TASK BRIEF: Please gather every line in the items below that contains the word "solar".

LISTED RECORDS:
********************
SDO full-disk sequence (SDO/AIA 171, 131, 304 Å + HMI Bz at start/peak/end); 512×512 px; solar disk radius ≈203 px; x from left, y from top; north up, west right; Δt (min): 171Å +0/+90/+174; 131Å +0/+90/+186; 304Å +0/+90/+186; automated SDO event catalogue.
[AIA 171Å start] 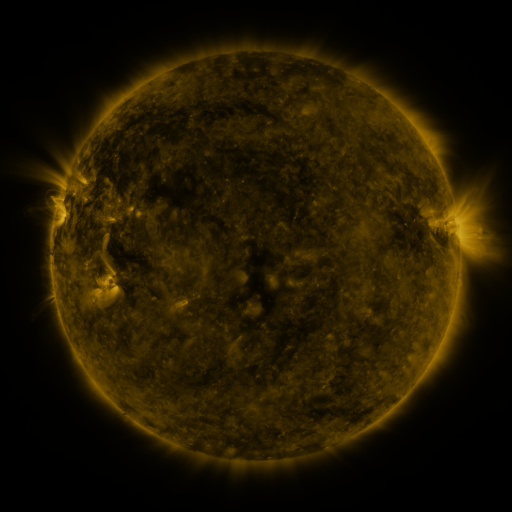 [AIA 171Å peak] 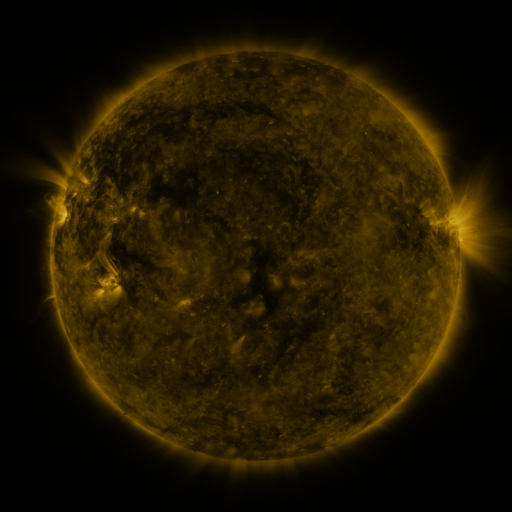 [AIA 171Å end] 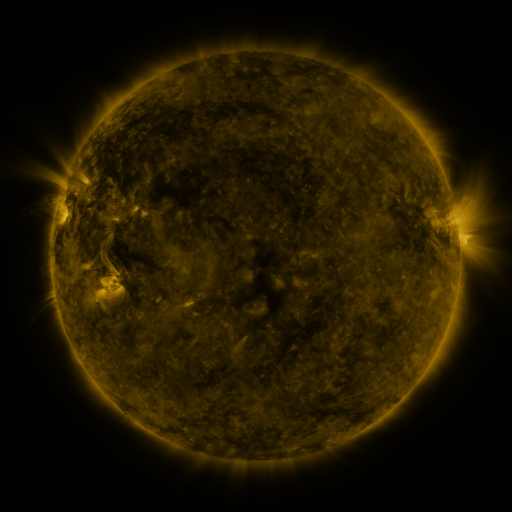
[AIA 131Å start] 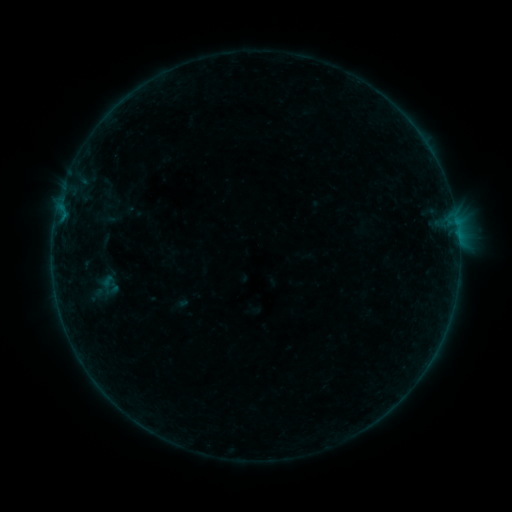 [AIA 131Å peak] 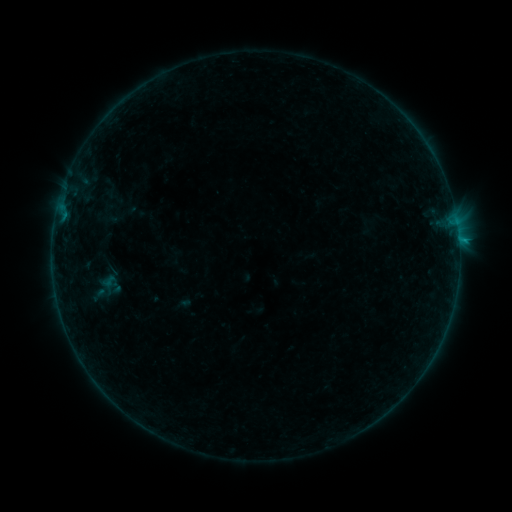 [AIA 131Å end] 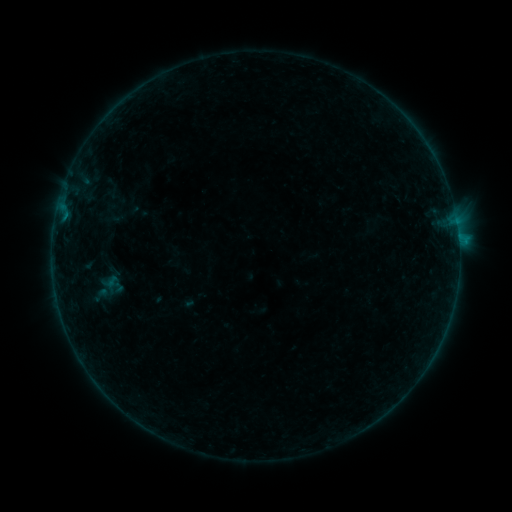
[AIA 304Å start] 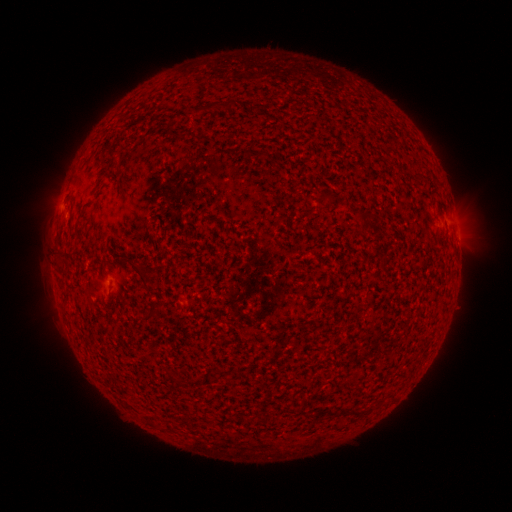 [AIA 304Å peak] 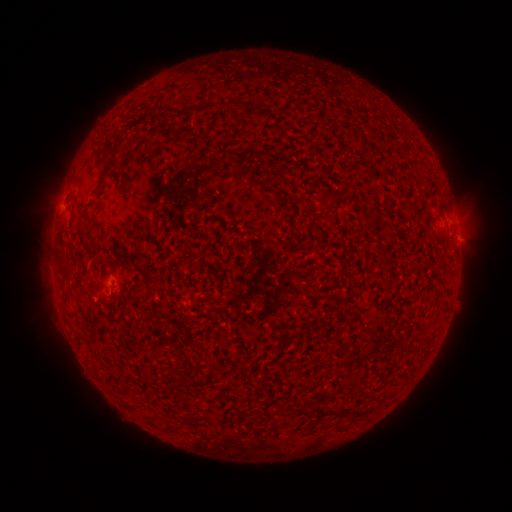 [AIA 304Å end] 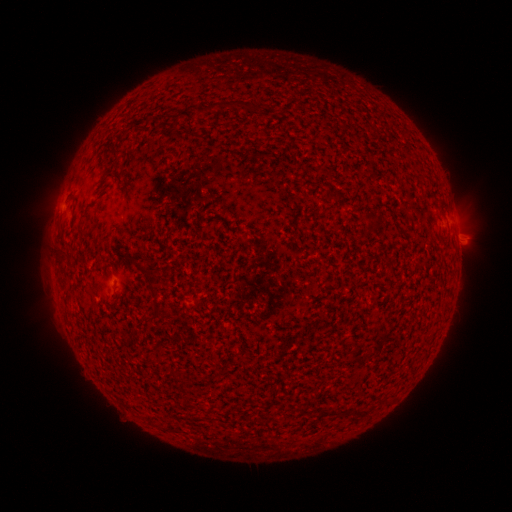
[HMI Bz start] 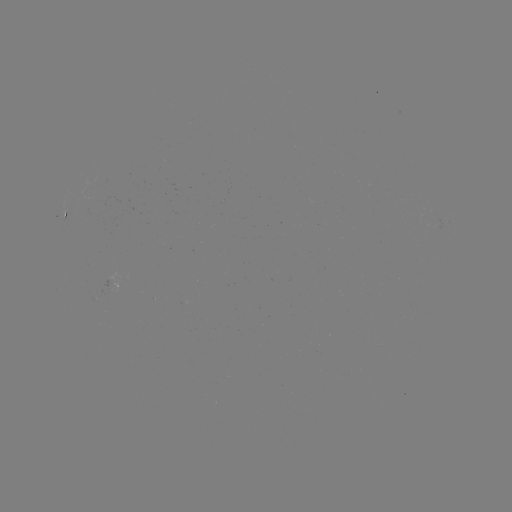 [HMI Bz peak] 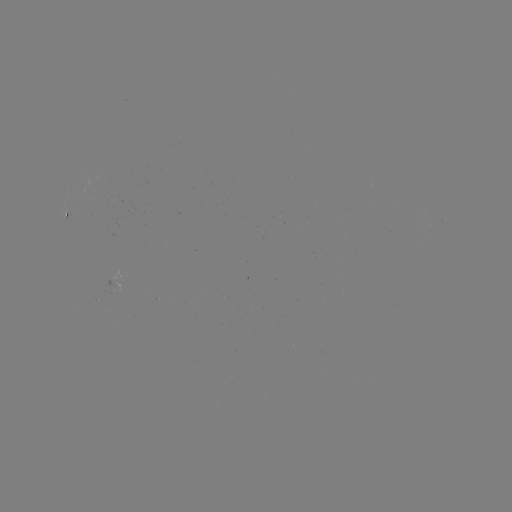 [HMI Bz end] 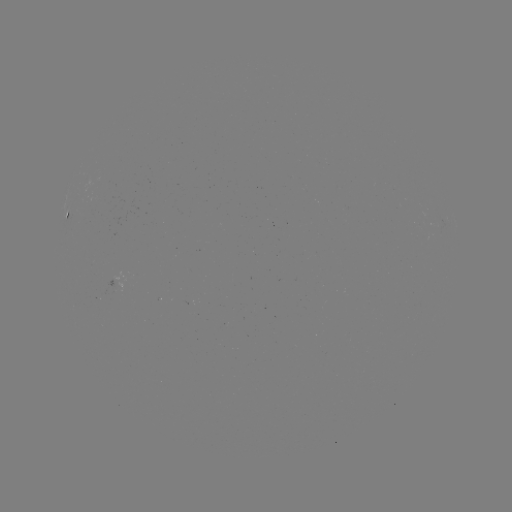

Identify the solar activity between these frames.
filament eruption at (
********************
IN RESPONSE:
SDO full-disk sequence (SDO/AIA 171, 131, 304 Å + HMI Bz at start/peak/end); 512×512 px; solar disk radius ≈203 px; x from left, y from top; north up, west right; Δt (min): 171Å +0/+90/+174; 131Å +0/+90/+186; 304Å +0/+90/+186; automated SDO event catalogue.
Identify the solar activity between these frames.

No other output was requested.